> _PROBLEM STATEMENT_: Please restate word for word all lines from the one containing "class: Mammalia" to the final line of the entries, and include no pictures.

+++ RAW DATA +++

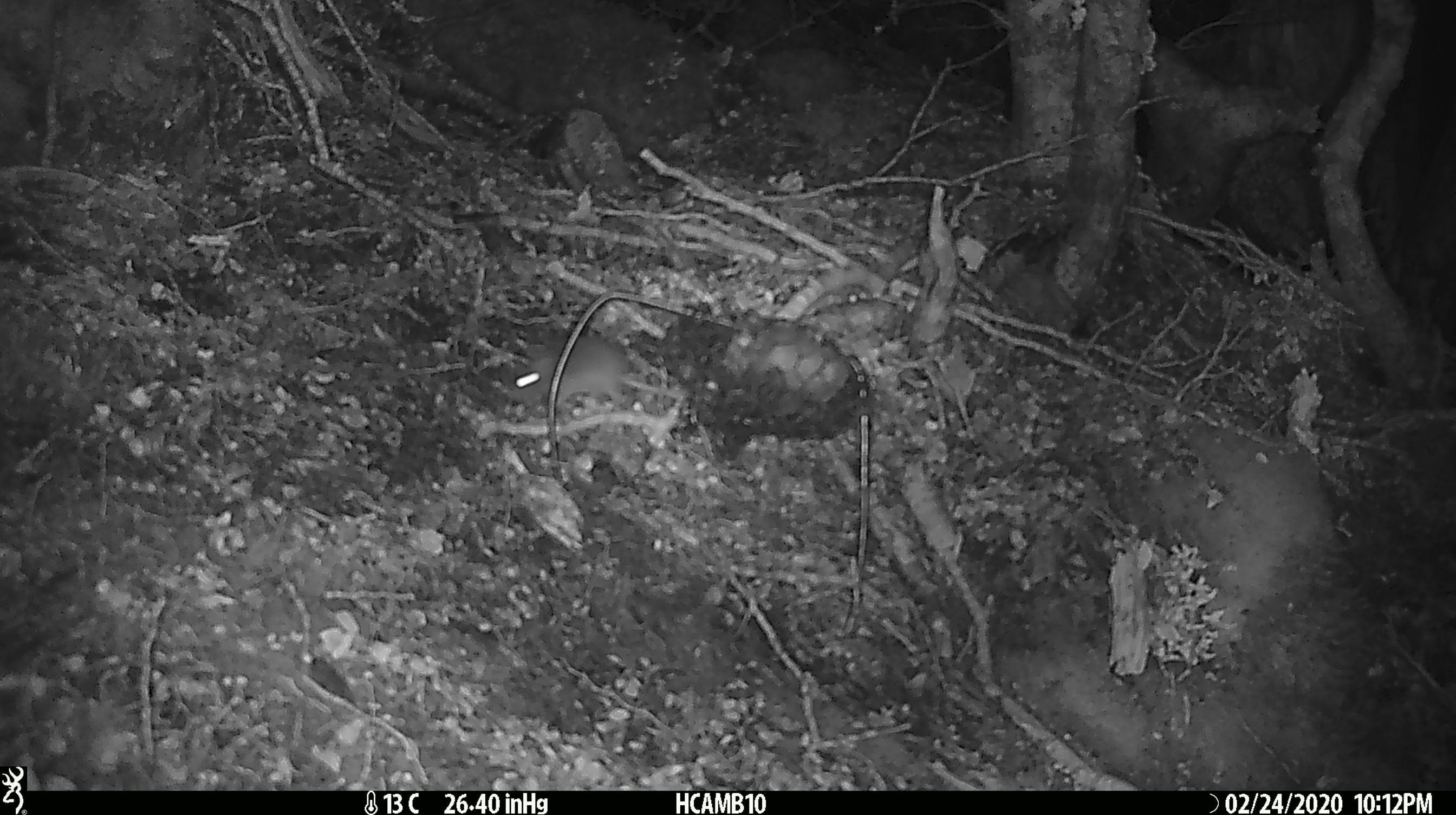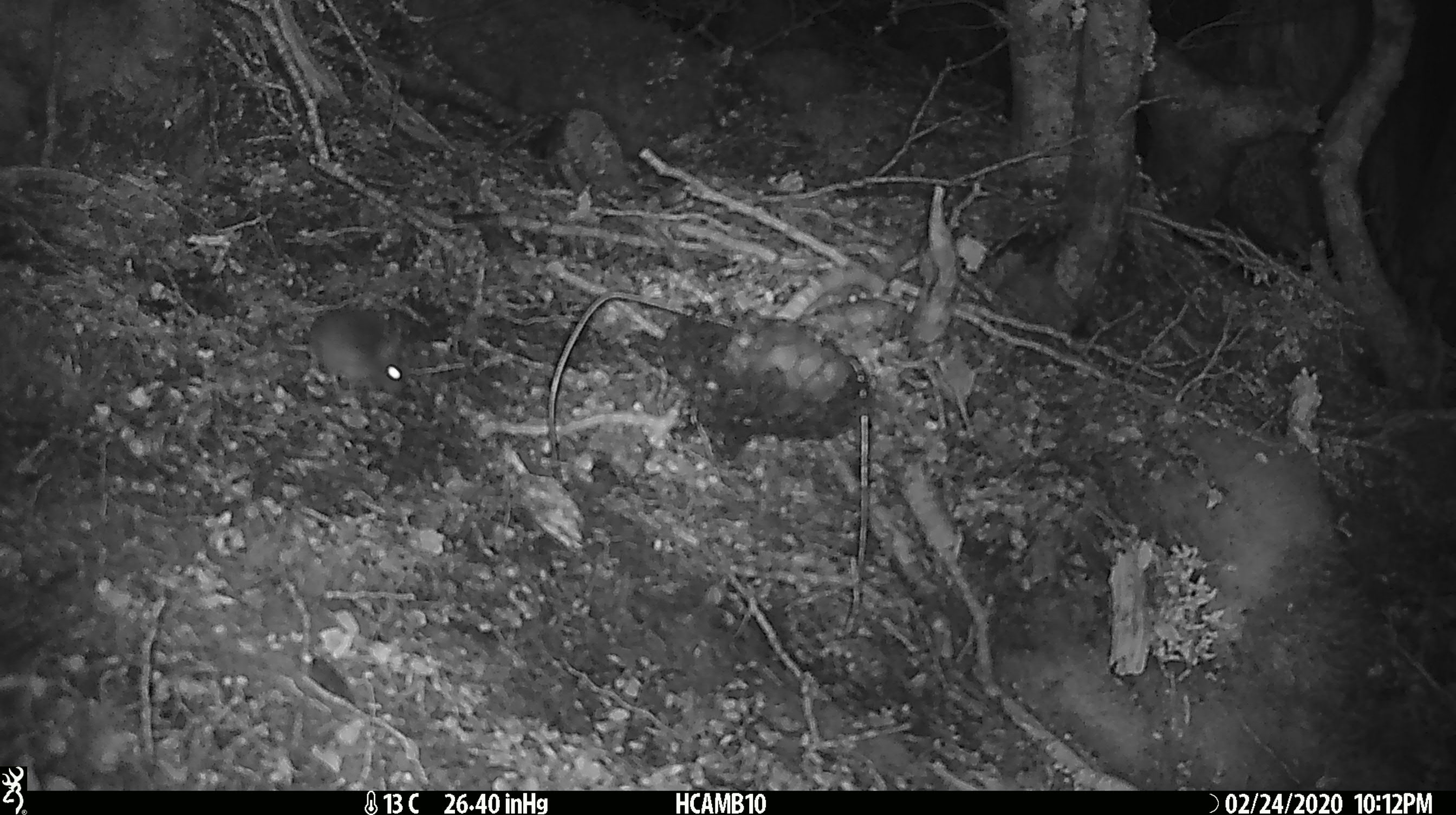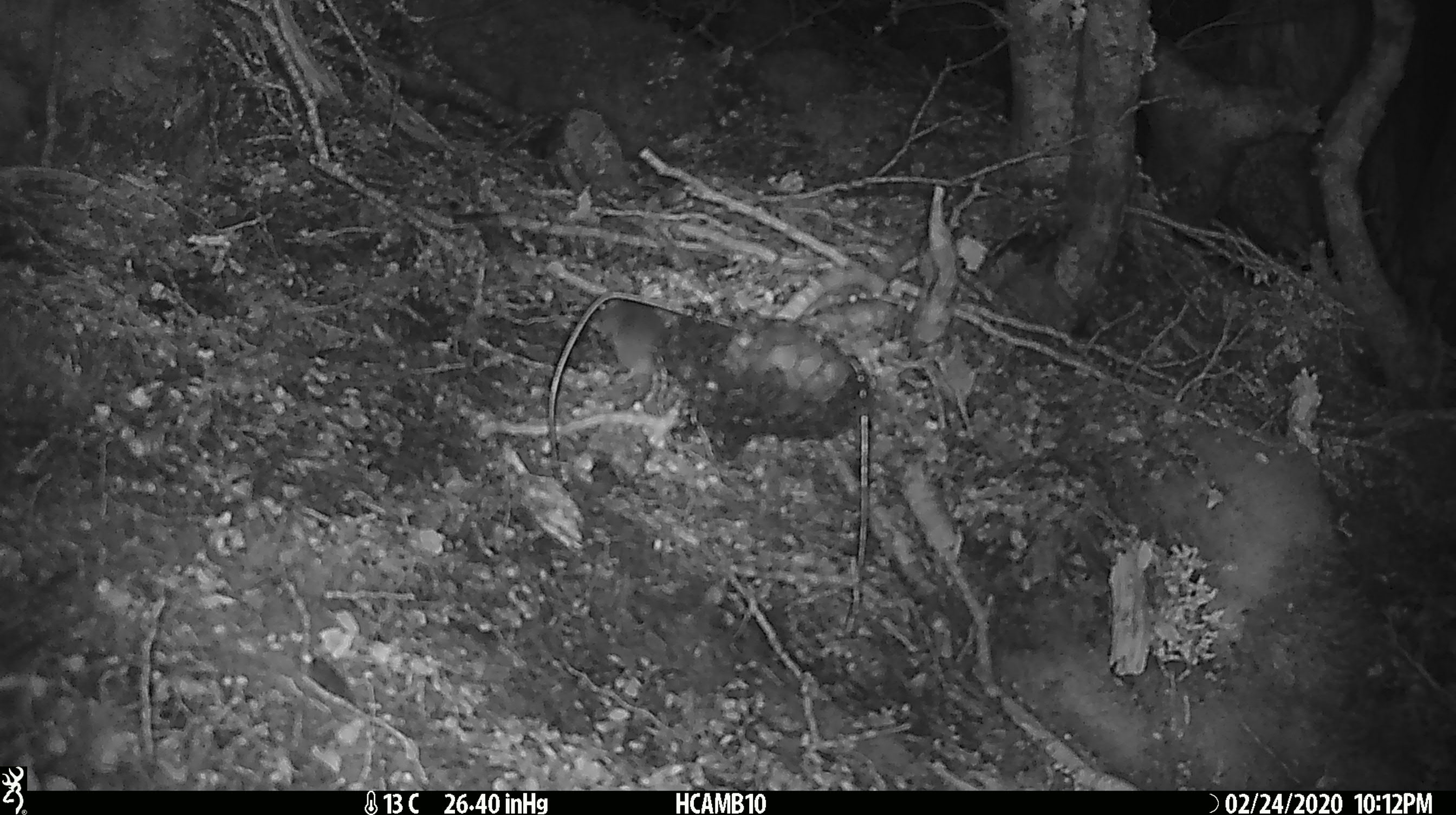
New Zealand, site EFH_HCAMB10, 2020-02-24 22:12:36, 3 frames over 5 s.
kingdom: Animalia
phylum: Chordata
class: Mammalia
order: Rodentia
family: Muridae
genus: Mus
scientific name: Mus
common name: mouse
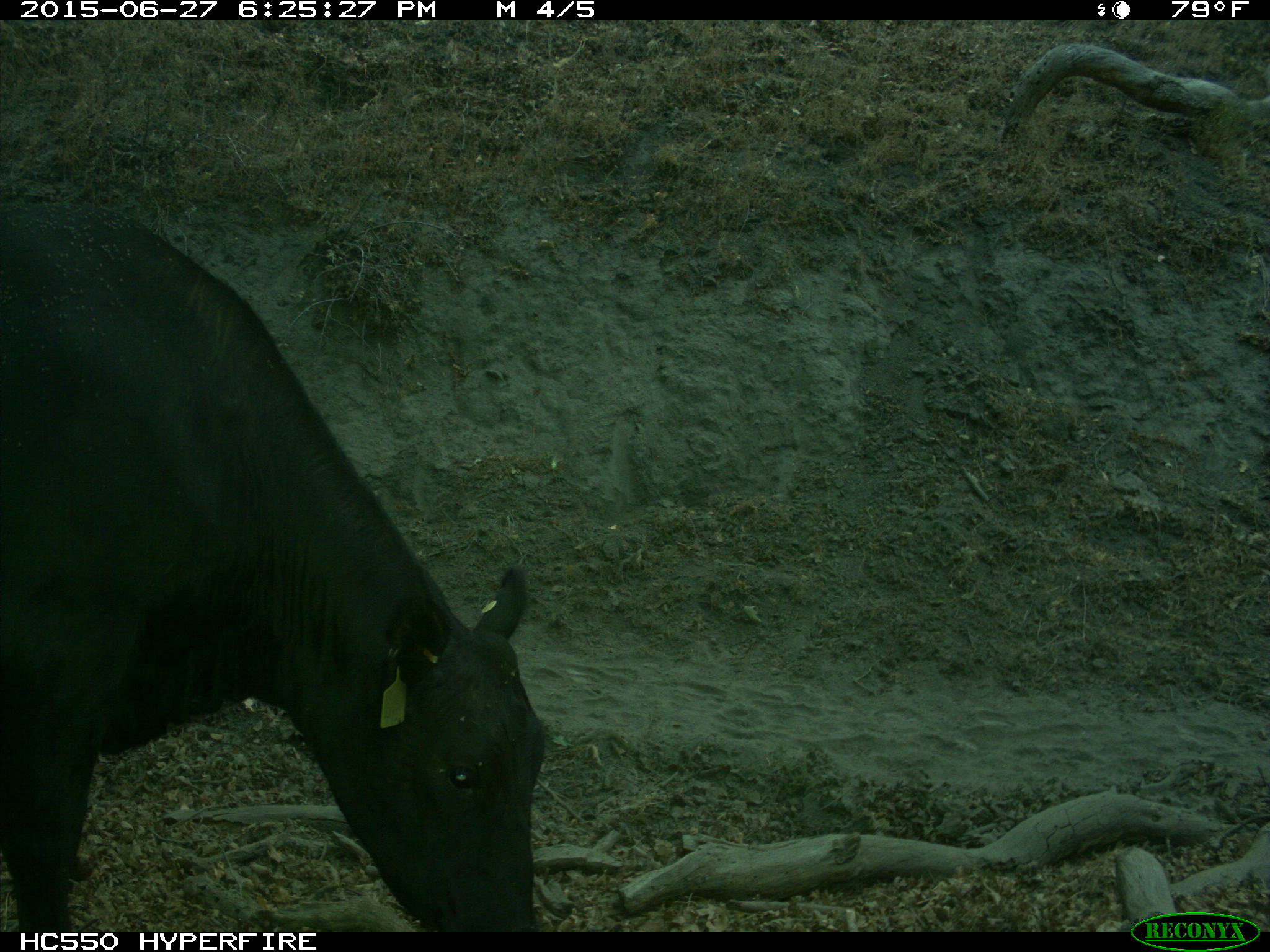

+++

> _WRITTEN ANSWER_:
class: Mammalia
order: Rodentia
family: Muridae
genus: Mus
scientific name: Mus
common name: mouse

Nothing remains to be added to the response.